**TASK:** Below are records to be output exactly, every one of them.

_ _ _ _ _

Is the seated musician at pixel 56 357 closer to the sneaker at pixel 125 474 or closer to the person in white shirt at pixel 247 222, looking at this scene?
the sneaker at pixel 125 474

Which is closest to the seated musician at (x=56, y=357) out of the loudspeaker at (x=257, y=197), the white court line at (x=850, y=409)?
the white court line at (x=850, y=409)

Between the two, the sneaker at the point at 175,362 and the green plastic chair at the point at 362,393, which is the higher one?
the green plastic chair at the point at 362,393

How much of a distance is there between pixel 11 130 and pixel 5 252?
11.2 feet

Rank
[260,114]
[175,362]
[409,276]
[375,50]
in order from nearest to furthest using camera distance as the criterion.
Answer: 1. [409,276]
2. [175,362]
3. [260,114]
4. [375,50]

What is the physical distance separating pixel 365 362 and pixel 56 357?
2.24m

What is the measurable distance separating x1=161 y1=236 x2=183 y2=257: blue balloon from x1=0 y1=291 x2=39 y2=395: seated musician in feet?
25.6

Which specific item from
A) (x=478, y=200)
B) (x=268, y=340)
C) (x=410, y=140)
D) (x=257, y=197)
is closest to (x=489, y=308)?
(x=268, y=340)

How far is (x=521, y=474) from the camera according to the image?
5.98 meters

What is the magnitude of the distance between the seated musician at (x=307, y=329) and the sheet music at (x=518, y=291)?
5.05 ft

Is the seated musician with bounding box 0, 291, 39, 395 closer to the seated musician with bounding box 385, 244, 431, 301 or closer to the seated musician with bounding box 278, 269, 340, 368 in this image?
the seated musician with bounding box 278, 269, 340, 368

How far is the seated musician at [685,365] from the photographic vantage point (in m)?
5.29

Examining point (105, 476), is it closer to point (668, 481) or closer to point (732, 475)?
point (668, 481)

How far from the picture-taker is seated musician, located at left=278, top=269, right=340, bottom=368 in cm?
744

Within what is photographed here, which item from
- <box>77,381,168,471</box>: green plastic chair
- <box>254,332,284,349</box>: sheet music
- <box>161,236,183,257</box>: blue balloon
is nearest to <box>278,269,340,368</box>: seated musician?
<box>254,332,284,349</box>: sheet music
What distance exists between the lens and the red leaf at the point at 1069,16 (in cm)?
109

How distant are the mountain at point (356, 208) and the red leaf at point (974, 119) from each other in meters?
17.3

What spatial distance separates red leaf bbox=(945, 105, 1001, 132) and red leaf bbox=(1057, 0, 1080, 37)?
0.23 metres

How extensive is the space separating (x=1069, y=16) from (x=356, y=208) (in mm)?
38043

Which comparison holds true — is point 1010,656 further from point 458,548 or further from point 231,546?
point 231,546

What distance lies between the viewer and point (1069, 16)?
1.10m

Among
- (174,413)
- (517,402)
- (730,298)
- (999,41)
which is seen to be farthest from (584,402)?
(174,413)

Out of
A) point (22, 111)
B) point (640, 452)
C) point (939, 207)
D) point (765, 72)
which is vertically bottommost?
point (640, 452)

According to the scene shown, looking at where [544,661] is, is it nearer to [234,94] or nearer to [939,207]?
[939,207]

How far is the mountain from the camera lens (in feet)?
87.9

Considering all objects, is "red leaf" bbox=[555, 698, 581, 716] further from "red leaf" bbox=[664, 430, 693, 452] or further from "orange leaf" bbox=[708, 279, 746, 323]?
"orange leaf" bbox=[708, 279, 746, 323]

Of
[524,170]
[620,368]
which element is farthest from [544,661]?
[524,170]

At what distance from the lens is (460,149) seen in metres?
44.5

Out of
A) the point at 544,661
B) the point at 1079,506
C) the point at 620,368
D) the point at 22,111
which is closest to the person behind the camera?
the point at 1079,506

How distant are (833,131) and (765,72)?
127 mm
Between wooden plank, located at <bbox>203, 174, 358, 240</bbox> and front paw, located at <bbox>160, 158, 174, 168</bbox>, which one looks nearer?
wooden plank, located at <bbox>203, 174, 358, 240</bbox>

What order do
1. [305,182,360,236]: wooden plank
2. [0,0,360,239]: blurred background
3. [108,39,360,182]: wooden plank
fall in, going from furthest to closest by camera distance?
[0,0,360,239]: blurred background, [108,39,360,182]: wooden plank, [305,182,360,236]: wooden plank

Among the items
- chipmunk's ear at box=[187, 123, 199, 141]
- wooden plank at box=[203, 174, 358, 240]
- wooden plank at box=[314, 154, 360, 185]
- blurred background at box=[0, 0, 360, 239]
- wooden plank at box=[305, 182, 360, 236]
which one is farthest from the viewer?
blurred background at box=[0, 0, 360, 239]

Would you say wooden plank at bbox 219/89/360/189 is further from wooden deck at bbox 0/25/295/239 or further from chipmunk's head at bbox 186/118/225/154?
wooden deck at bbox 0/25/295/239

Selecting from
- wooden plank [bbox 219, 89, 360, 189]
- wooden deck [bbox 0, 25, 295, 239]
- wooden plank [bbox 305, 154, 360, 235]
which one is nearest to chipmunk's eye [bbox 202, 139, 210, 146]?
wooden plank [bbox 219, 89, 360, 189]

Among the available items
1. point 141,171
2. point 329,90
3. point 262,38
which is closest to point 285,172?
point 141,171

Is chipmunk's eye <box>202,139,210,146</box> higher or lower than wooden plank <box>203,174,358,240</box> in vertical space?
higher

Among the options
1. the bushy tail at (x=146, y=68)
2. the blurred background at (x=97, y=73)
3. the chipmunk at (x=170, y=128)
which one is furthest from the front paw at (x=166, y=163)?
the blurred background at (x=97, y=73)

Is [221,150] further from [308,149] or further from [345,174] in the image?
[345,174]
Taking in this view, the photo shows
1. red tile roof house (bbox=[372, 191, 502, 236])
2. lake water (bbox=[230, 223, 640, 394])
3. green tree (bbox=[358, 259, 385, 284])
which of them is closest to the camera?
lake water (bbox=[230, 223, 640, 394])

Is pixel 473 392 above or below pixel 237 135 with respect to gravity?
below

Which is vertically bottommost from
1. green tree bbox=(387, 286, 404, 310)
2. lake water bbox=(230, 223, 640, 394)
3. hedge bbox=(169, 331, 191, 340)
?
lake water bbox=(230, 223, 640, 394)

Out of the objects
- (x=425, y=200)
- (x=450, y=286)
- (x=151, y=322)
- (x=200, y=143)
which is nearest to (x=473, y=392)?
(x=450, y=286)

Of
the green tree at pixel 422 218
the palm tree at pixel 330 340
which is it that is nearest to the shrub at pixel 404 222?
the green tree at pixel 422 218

_ _ _ _ _

**COMPLETE ANSWER:**
Is the seated musician at pixel 56 357 closer to the sneaker at pixel 125 474 or closer to the person in white shirt at pixel 247 222, looking at this scene?
the sneaker at pixel 125 474

Which is closest to the seated musician at (x=56, y=357) out of the loudspeaker at (x=257, y=197), the white court line at (x=850, y=409)?
the white court line at (x=850, y=409)

Between the two, the sneaker at the point at 175,362 and the green plastic chair at the point at 362,393, which is the higher one?
the green plastic chair at the point at 362,393

How much of a distance is there between pixel 11 130 and pixel 5 252?
11.2 feet

Rank
[260,114]
[175,362]
[409,276]
[375,50]
in order from nearest to furthest using camera distance as the criterion.
Answer: 1. [409,276]
2. [175,362]
3. [260,114]
4. [375,50]

What is the physical distance separating pixel 365 362 and pixel 56 357?
2.24m

What is the measurable distance separating x1=161 y1=236 x2=183 y2=257: blue balloon from x1=0 y1=291 x2=39 y2=395: seated musician in feet?
25.6

Which specific item from
A) (x=478, y=200)
B) (x=268, y=340)
C) (x=410, y=140)
D) (x=257, y=197)
is closest to (x=489, y=308)?
(x=268, y=340)

How far is (x=521, y=474) from the camera according to the image?
5.98 meters

What is the magnitude of the distance between the seated musician at (x=307, y=329) and the sheet music at (x=518, y=291)?
5.05 ft

Is the seated musician with bounding box 0, 291, 39, 395 closer to the seated musician with bounding box 385, 244, 431, 301 or closer to the seated musician with bounding box 278, 269, 340, 368 in this image?
the seated musician with bounding box 278, 269, 340, 368

How far is the seated musician at [685,365] from the photographic vantage point (in m)?
5.29

Examining point (105, 476), is it closer to point (668, 481) or closer to point (732, 475)?
point (668, 481)

How far from the picture-taker is seated musician, located at left=278, top=269, right=340, bottom=368 in cm?
744

Within what is photographed here, which item from
- <box>77,381,168,471</box>: green plastic chair
- <box>254,332,284,349</box>: sheet music
- <box>161,236,183,257</box>: blue balloon
is nearest to <box>278,269,340,368</box>: seated musician?
<box>254,332,284,349</box>: sheet music
What distance exists between the lens and the red leaf at the point at 1069,16 (in cm)?
109

How distant are the mountain at point (356, 208) and the red leaf at point (974, 119) from each other in meters?
17.3

What spatial distance separates red leaf bbox=(945, 105, 1001, 132) and red leaf bbox=(1057, 0, 1080, 37)?
0.23 metres

How extensive is the space separating (x=1069, y=16) from (x=356, y=208) (in mm)?
38043

Which comparison holds true — is point 1010,656 further from point 458,548 or further from point 231,546?
point 231,546

What distance lies between the viewer and point (1069, 16)?
1.10m

Among
- (174,413)
- (517,402)
- (730,298)
- (999,41)
which is seen to be farthest from (584,402)?
(174,413)

Out of
A) point (22, 111)
B) point (640, 452)
C) point (939, 207)
D) point (765, 72)
which is vertically bottommost?
point (640, 452)

According to the scene shown, looking at where [544,661] is, is it nearer to [234,94] or nearer to [939,207]?
[939,207]

How far is the mountain from the camera lens (in feet)?
87.9

Considering all objects, is "red leaf" bbox=[555, 698, 581, 716] further from "red leaf" bbox=[664, 430, 693, 452] or further from "orange leaf" bbox=[708, 279, 746, 323]?
"orange leaf" bbox=[708, 279, 746, 323]

Of
[524,170]
[620,368]
which element is farthest from [544,661]?
[524,170]

At what distance from the lens is (460,149) seen in metres?
44.5

Out of
A) the point at 544,661
B) the point at 1079,506
C) the point at 620,368
D) the point at 22,111
which is closest to the person behind the camera?
the point at 1079,506

How distant are (833,131) and (765,72)?
127 mm
Between wooden plank, located at <bbox>203, 174, 358, 240</bbox> and front paw, located at <bbox>160, 158, 174, 168</bbox>, which one looks nearer?
wooden plank, located at <bbox>203, 174, 358, 240</bbox>

What order do
1. [305,182,360,236]: wooden plank
2. [0,0,360,239]: blurred background
3. [108,39,360,182]: wooden plank
fall in, going from furthest to closest by camera distance?
[0,0,360,239]: blurred background, [108,39,360,182]: wooden plank, [305,182,360,236]: wooden plank

Among the items
- chipmunk's ear at box=[187, 123, 199, 141]
- wooden plank at box=[203, 174, 358, 240]
- wooden plank at box=[314, 154, 360, 185]
- blurred background at box=[0, 0, 360, 239]
- wooden plank at box=[305, 182, 360, 236]
which one is farthest from the viewer?
blurred background at box=[0, 0, 360, 239]

Would you say wooden plank at bbox 219/89/360/189 is further from wooden deck at bbox 0/25/295/239 or further from chipmunk's head at bbox 186/118/225/154?
wooden deck at bbox 0/25/295/239

Selecting from
- wooden plank [bbox 219, 89, 360, 189]
- wooden deck [bbox 0, 25, 295, 239]
- wooden plank [bbox 305, 154, 360, 235]
which one is nearest to chipmunk's eye [bbox 202, 139, 210, 146]?
wooden plank [bbox 219, 89, 360, 189]

Among the available items
1. point 141,171
2. point 329,90
3. point 262,38
which is closest to point 285,172?
point 141,171

Is chipmunk's eye <box>202,139,210,146</box> higher or lower than wooden plank <box>203,174,358,240</box> in vertical space?
higher

Among the options
1. the bushy tail at (x=146, y=68)
2. the blurred background at (x=97, y=73)
3. the chipmunk at (x=170, y=128)
which one is furthest from the front paw at (x=166, y=163)?
the blurred background at (x=97, y=73)

Is [221,150] further from [308,149] or further from [345,174] in the image?
[345,174]
Taking in this view, the photo shows
1. red tile roof house (bbox=[372, 191, 502, 236])
2. lake water (bbox=[230, 223, 640, 394])
3. green tree (bbox=[358, 259, 385, 284])
which of them is closest to the camera?
lake water (bbox=[230, 223, 640, 394])

Is pixel 473 392 above or below pixel 237 135 with respect to gravity?
below

Which is vertically bottommost from
1. green tree bbox=(387, 286, 404, 310)
2. lake water bbox=(230, 223, 640, 394)
3. hedge bbox=(169, 331, 191, 340)
?
lake water bbox=(230, 223, 640, 394)

Out of the objects
- (x=425, y=200)
- (x=450, y=286)
- (x=151, y=322)
- (x=200, y=143)
which is nearest to (x=473, y=392)?
(x=450, y=286)

Of
the green tree at pixel 422 218
the palm tree at pixel 330 340
which is it that is nearest to the shrub at pixel 404 222?
the green tree at pixel 422 218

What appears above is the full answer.